2. Be careful about rushing into being a "pro". I've been shooting for years now, always with that goal in mind and doing weekly photoshoots, and I still don't consider myself quite there. I don't think I ever will, it's a growth process that never stops. Being a professional simply means that you make enough to live off of, and to even charge any decent amount for honest work, you've got to be a damn good photographer. There is no certificate you get in the mail one day that says "Professional Photographer" on it.


----------



## table1349 (May 20, 2014)

Certification | Professional Photographers Association


----------



## Austin Greene (May 20, 2014)

gryphonslair99 said:


> Certification | Professional Photographers Association



And how many full time professionals do you know that actually use the PPA? I've yet to meet a single one in person. Also it's more a membership, versus what I was speaking to which was a magical  "certificate of completion" which shows up on your doorstep when you reach an adequate skill level.


----------



## KelSS90 (May 20, 2014)

Austin Greene said:


> 2. Be careful about rushing into being a "pro". I've been shooting for years now, always with that goal in mind and doing weekly photoshoots, and I still don't consider myself quite there. I don't think I ever will, it's a growth process that never stops. Being a professional simply means that you make enough to live off of, and to even charge any decent amount for honest work, you've got to be a damn good photographer. There is no certificate you get in the mail one day that says "Professional Photographer" on it.

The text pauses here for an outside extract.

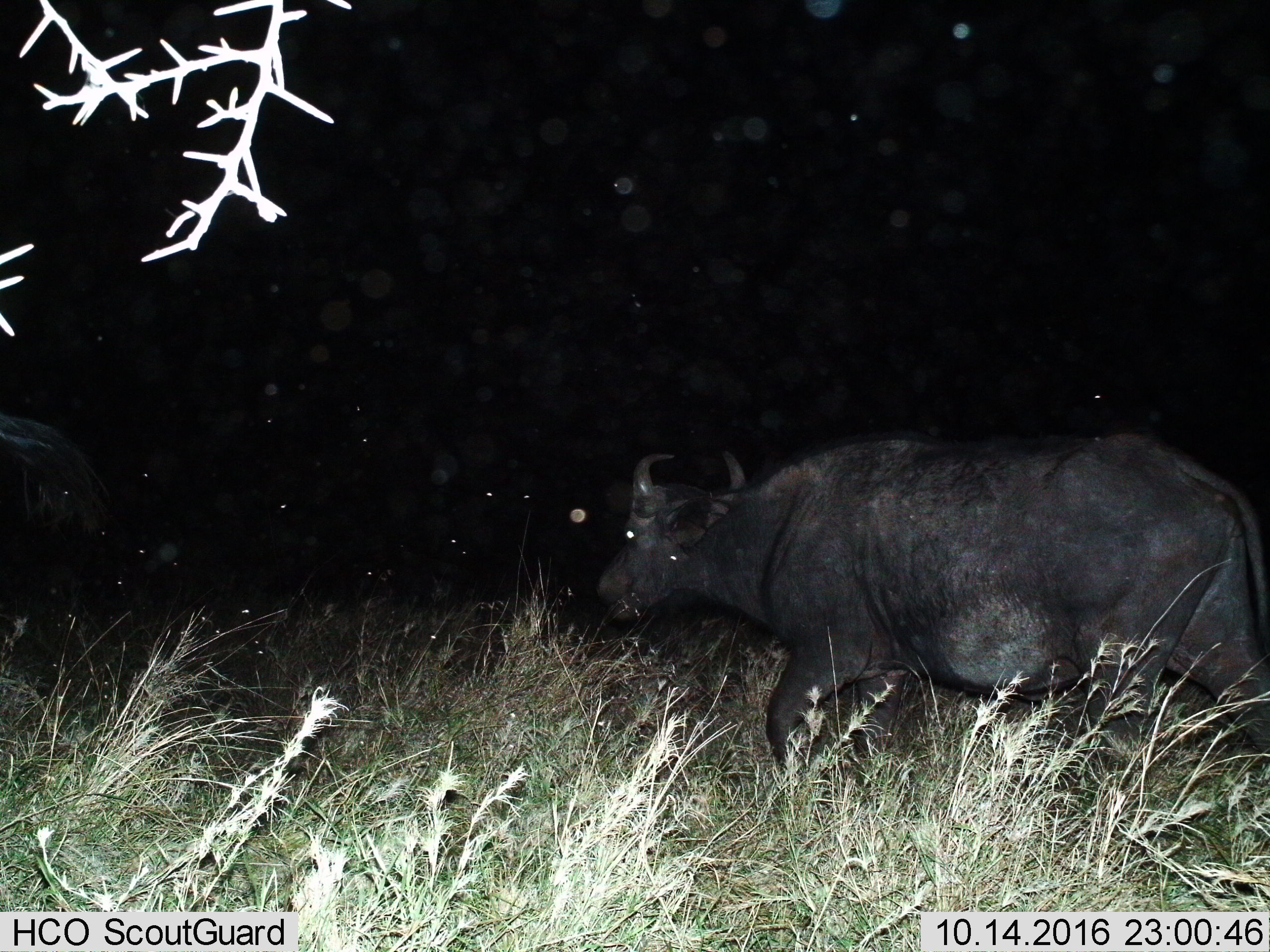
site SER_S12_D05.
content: unidentified animal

This. I've had my first DSLR for about 8 months and love it. Have I thought about how wonderful it could be if in 5 years I can quit my day job and make photography a main source of income? Absolutely. But I have seen so many people rush into it, charge $250 for a family session, and get no where. Just this month I've started shooting for people that aren't close friends or family.... 1-2 "sessions" each weekend, most families or children. I am still doing it for FREE. Because honestly, there is still a chance I miss focus. Or I get home and notice some distracting shadows I didn't notice while shooting. Or a pose is a little unnatural. Maybe by the end of summer I'll be confident enough to charge $50 for my time. Maybe not. If anything, take it slow.


----------



## table1349 (May 20, 2014)

Austin Greene said:


> gryphonslair99 said:
> 
> 
> > Certification | Professional Photographers Association
> ...


Actually I know a half dozen or so at least.  It's not for the enthusiast professional, but rather for the full time - always striving to learn and improve professional.  Learn to improve their photographic skills as well as their business skills.  It's not something that you pay your money to and get a certificate.  You have to pass a written exam as well as submit a portfolio.  Some of the photos must be taken to a set of standards to demonstrate your competence, the rest are of your professional work.  Submitting a portfolio does not mean you will be certified.  They actually have defined standards that have to be met to be certified.


----------



## Steve5D (May 20, 2014)

Can I ask how old you are?


----------



## chuasam (Aug 4, 2014)

do not chase what you feel will pay well. 
choose what you really enjoy photographing...and then get good enough that someone will pay you.


----------



## astroNikon (Aug 4, 2014)

Once you start really getting into it, like when you first start thinking that you need a new lens, or lighting .. then you start realizing how much of an investment it is. --> http://www.thephotoforum.com/forum/general-shop-talk/357750-how-much-money-have-you-invested.html


----------



## waday (Aug 4, 2014)

gsgary said:


> Raymond_Mason said:
> 
> 
> > I think what I am going to purchase first is some Canon Telephoto zoom lens. Later when I get another better camera I can just use the same lenses. Me and my brother both are into this. My brother is more into film and is going to school for it. I think this is going to be a lot of fun.
> ...



+1. My first and only DSLR is a Canon XSI with a kit lens (that I bought new how many years ago). While I recognize that I need to upgrade, I don't want to upgrade until I know full well how to use the equipment that I have. Then, and only then, will I upgrade.


----------